Desert Iron wood has the highest specific gravity of any wood that I use whether it be for plane making or otherwise. In the wood data base it is listed as 1.21 specific gravity. If you compare it to Macassar Ebony at 1.01 specific gravity you would think it would be even harder.
The working characteristics are considerably different and in my experience the Macassar Ebony actually seems harder. I first imagined that Desert Iron wood might be particularly hard on the edges of chisels but actually this material gets out of the way of a chisel pretty well, however when trying to chisel in a tight inside corner it has a bad habit of fracturing.
By and large the working characteristics of this material are much different that I had originally thought. The initial whittling with a chisel to excavate material prior to the beginning of the rasping process goes quite well, easier than I had imagined. Rasping can tend to tear the grain and a coarse rasp needs to be followed by a finer tool.
This material is very abrasion resistant. Sanding this material can take up to 3 times longer than any other material I use in plane making.

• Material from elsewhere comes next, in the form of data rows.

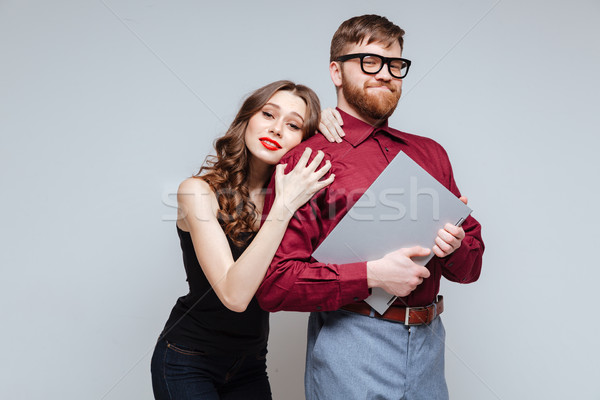 Pretty Woman from back of Male nerd Stock photo © deandrobot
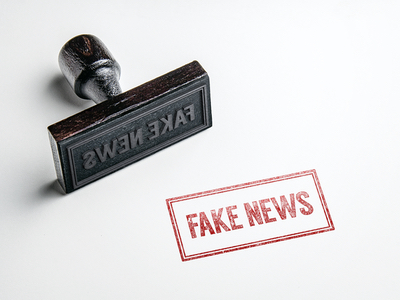 """An ink stamper and the stamped words """"FAKE NEWS"""""""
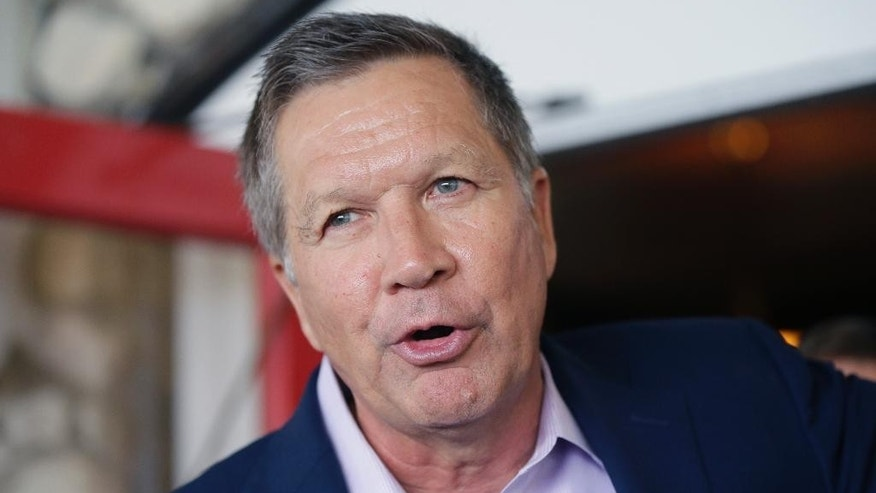Republican presidential candidate, Ohio Gov. John Kasich addresses supporters during a reception at the 2016 Mackinac Republican Leadership Conference, Saturday, Sept. 19, 2015, in Mackinac Island, Mich. (AP Photo/Carlos Osorio)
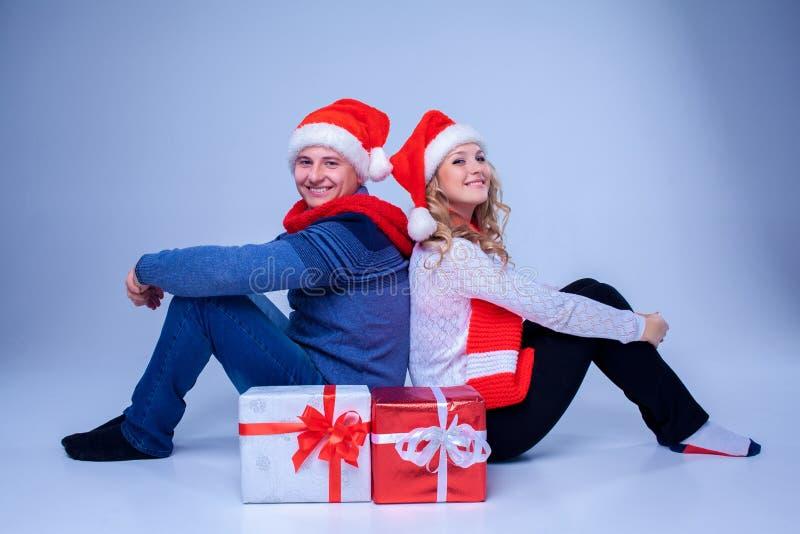 Reizende Weihnachtspaare, die mit Geschenken sitzen stockfotografie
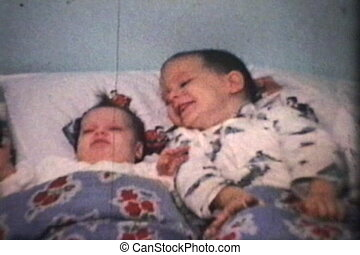 Boy Cuddles His New Sister (1965) - A proud little boy...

The grain structure is very unusual which probably explains the tendency to fracture and is just a bit coarser than most dense woods.
Polishing this wood was certainly a learning experience. When applying a shellac polish you certainly will need to apply a couple coats of finish dedicated to filling the pores, otherwise the unique texture of the grain will show prominently.
As much trouble as this wood is to work and finish properly you are rewarded for your efforts in the end. Nothing looks quite like this material. When polished to a high level some pieces remind me of looking into a sunset. Within the same piece it's quite varied and interesting. You see something different everywhere you look.
In other words it's quite a worthwhile pursuit,
"The difference between a smart person and a wise person is that a smart person knows what to say and a wise person knows whether or not to say it."